Ballet Mécanique; experimental silent short, France, 1924; D: Fernand Léger, Dudley Murphy, S: Alice Prin
A woman on a swing. Woman's lips smiling several times by looking at a hat. A merry-go-round. Scenes of clogs in an engine ticking and working. An old woman carrying a bag on her shoulder climbing up the stairway. Several juxtaposed scenes of legs from a mannequin, that seem to be dancing when inter-cut several times. A sketch of a Tramp closes the film.
One of the major, significant experimental silent films from the Dadaist cinema movement, "Mechanical Ballet" seems to have lost its appeal today and fell more into the perspective of abstract, vague experimental films without a point, except as an example of early artistic exercises.
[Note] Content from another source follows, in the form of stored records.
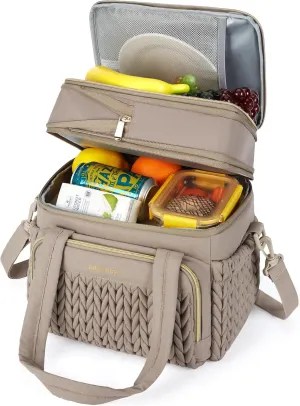 BAGSMART Insulated Lunch Box for Women, Double Deck Leakproof Cooler Bag with Expandable Design for Office Work & Outdoor Picnic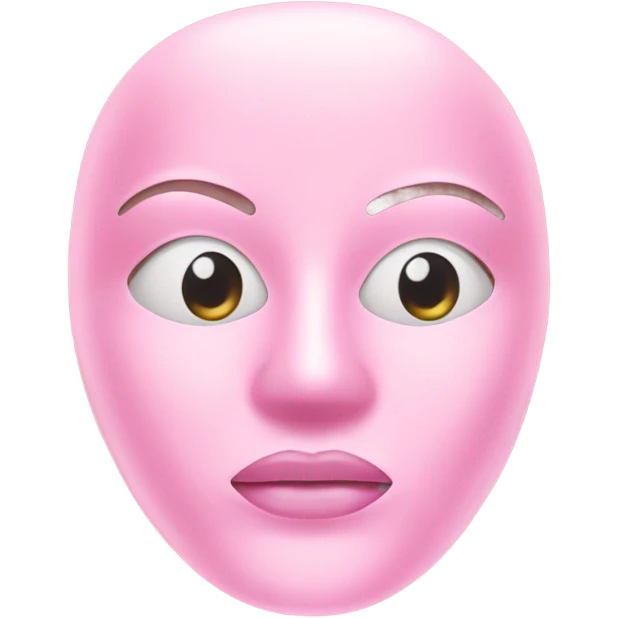 Moisturizing hydrogel face mask pink with slits for eyes, lips and nose  emoji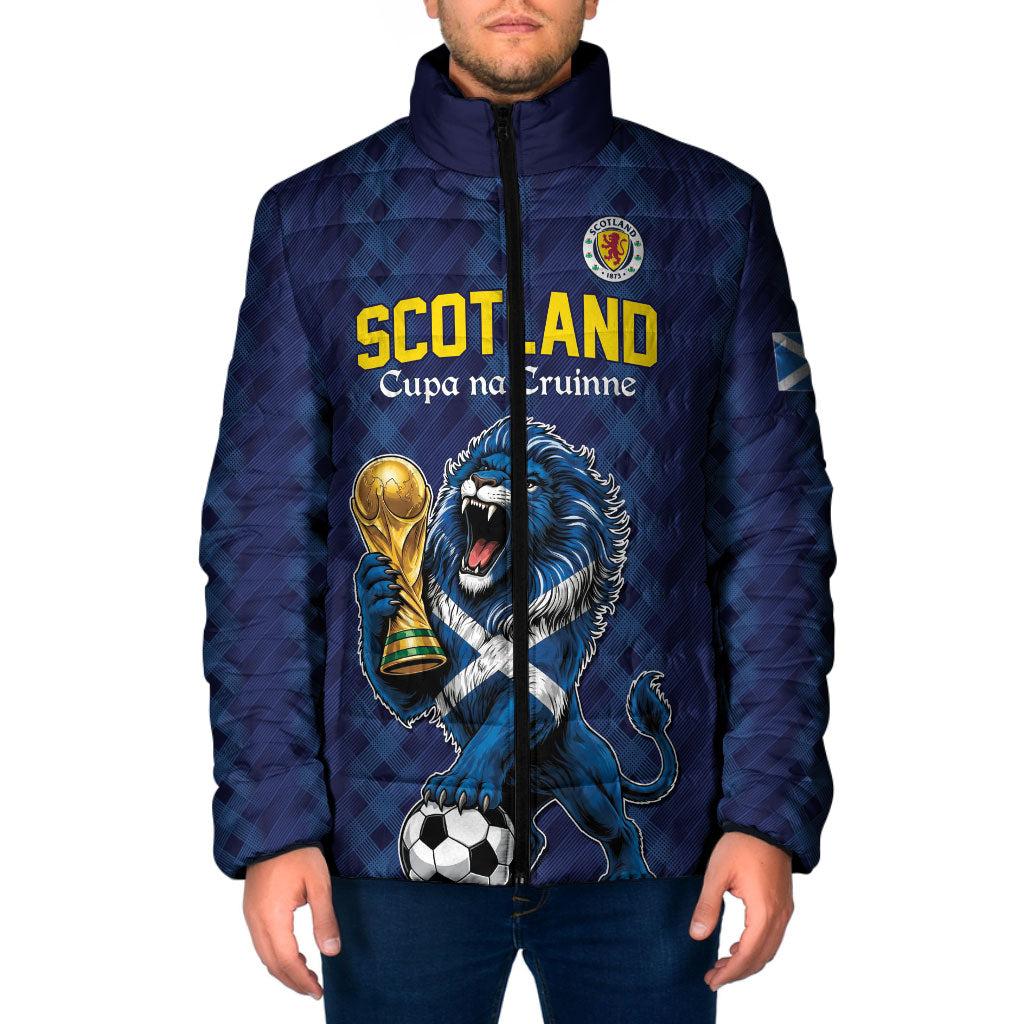Custom World Football 2026 Scotland Padded Jacket Scottish Tartan Cupa na Cruinne Glory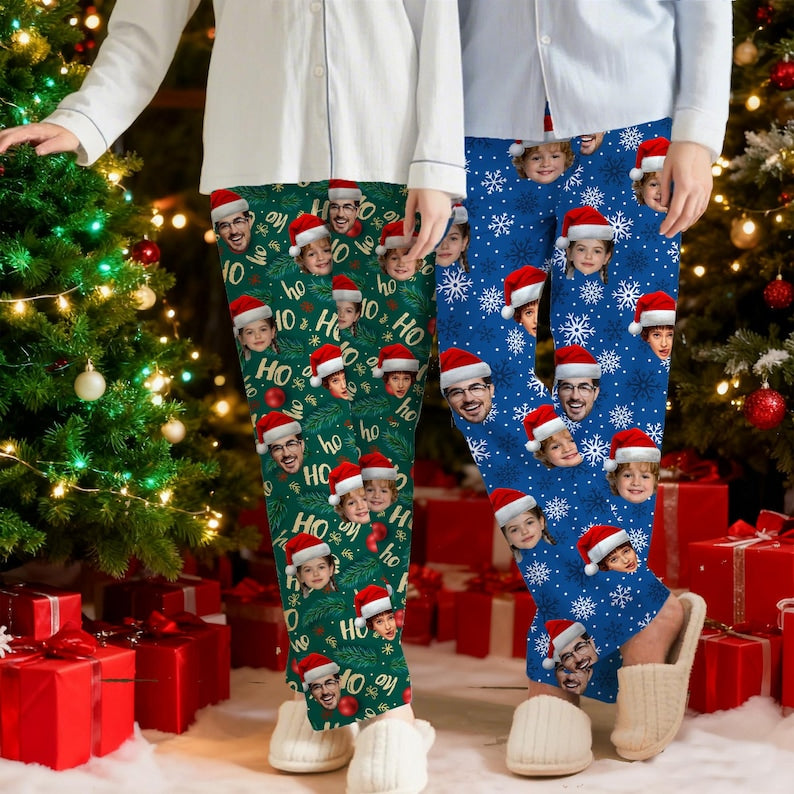 Custom Face Christmas Pajama Pants, Personalized Family Gift Custom Pet Face Photo Couple Pajama Pants,Birthday Gift Family Christmas Matching Outfit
Director Fernard Leger, with the help of co-director Dudley Murphy, assembles a subconscious film that plays with the cinematic techniques, and thus abounds with surreal, sometimes inventive scenes (a woman on a swing seen upside down; a ball swinging backwards and forwards towards the camera, which is seen in its spherical reflection; a 'fractured' split screen...), but despite its short running time of only 16 minutes, it drags since it has no plot or storyline, nor characters, and thus seems to move forward only extremely artificially and forcefully. A proto-Godard example of silent cinema, with an ironic jab at the beginning and end (an abstract sketch of Chaplin on the screen), yet a one that seems more like homework for the cineasts than as a pure joy of filmmaking.